2016 SEG Machine Learning Contest
The purpose of this notebook is to examine the strength of cross-correlation between wells for the different features in our data set. The idea is that we may be able to replace the RELPOS relative position feature with something more geologically (and predictively) meaningful. The strata may be dipping, so a horizon (and thereby subsequent facies) may occur in the upper half in some wells but the lower half in others.
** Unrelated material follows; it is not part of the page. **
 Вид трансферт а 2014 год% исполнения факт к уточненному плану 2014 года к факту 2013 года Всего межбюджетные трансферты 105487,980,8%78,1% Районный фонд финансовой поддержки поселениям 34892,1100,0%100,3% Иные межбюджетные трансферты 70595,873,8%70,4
Let's demonstrate this with a simple synthetic example.
In [3]:
# visualization packages
library(repr)
library(ggplot2)
library(ggthemes)
library(cowplot)
In [4]:
set.seed(3124)
# initialize with zero values
df <- data.frame(depth=rep(1:100,7),
clean=rep(0,700),
noisy=rep(0,700),
well=c(rep("A",100),rep("B",100),rep("C",100),
rep("D",100),rep("E",100),rep("F",100),
rep("G",100)))
# add anomalies and noise
for (i in 1:7) {
start <- (i-1)*100 + i*10
end <- (i-1)*100 + i*10 + 10
df$clean[start:end] <- 1
}
df$noisy <- df$clean + rnorm(700,0,.25)
head(df)
Now let's plot these wells.
In [5]:
# basic plotting function
plotLog <- function(x, isA=F) {
names(x) <- c("Depth", "CleanLog", "NoisyLog", "Well")
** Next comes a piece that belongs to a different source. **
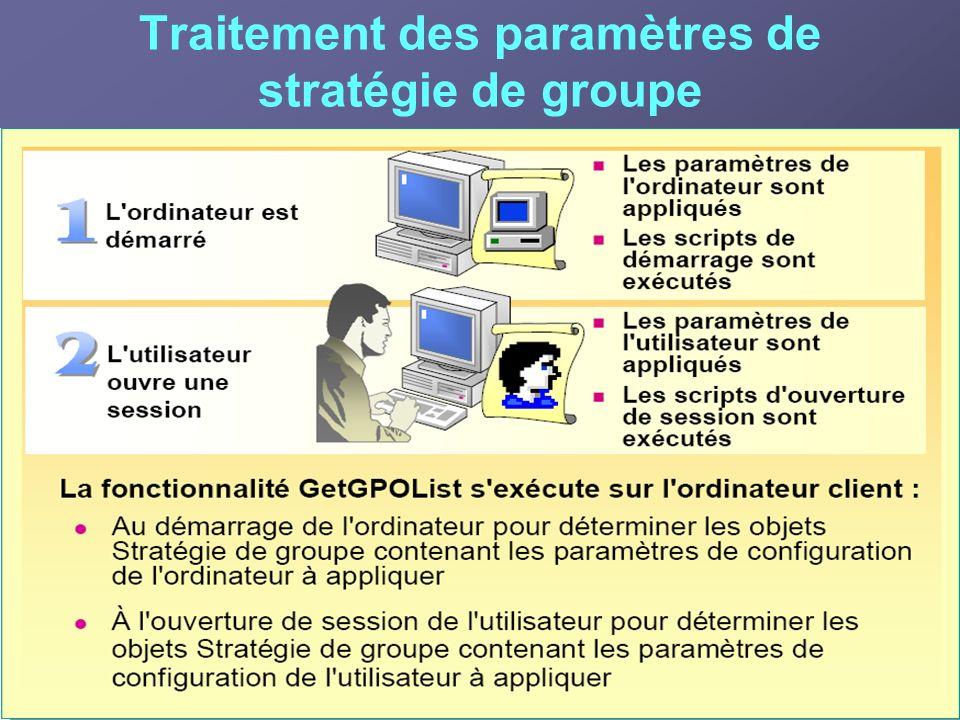 Traitement des paramètres de stratégie de groupe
g <- ggplot(x) + theme_economist_white(gray_bg=T) +
scale_y_continuous(lim=c(-1,2)) +
scale_x_continuous(trans="reverse") + coord_flip() + labs(title="", x="", y=x$Well[1]) +
geom_line(aes(x=Depth, y=CleanLog), lwd=.75, col="seagreen3") +
geom_line(aes(x=Depth, y=NoisyLog), lwd=.75, col="firebrick") +
geom_text(aes(x=0, y=.5,
label="Green: True \n Red: Noisy data"), size=3, col="black") +
theme(panel.grid.major.x = element_line(colour="gray", size=0.25), legend.position="none",
axis.text=element_text(size=6), axis.title=element_text(size=8,face="bold"), axis.text.y=element_blank())
if (isA) {g <- g + labs(x="x") + theme(axis.text.y=element_text(size=6))}
g <- switch_axis_position(g, 'x')
g
}
In [6]:
wells <- unique(df$well)
gs <- list()
# loop through wells - building track for each one
for (well in wells) {
isA <- well == "A"
gs[[well]] <- plotLog(df[df$well == well,],isA)
}
options(repr.plot.width=10, repr.plot.height=6)
g <- plot_grid(gs[["A"]], gs[["B"]], gs[["C"]], gs[["D"]],
gs[["E"]], gs[["F"]], gs[["G"]], ncol=7, rel_widths=c(4,3,3,3,3,3,3))
ggdraw() + draw_plot(g, width=1, height=1) + draw_plot_label("Synthetic Data", size=10)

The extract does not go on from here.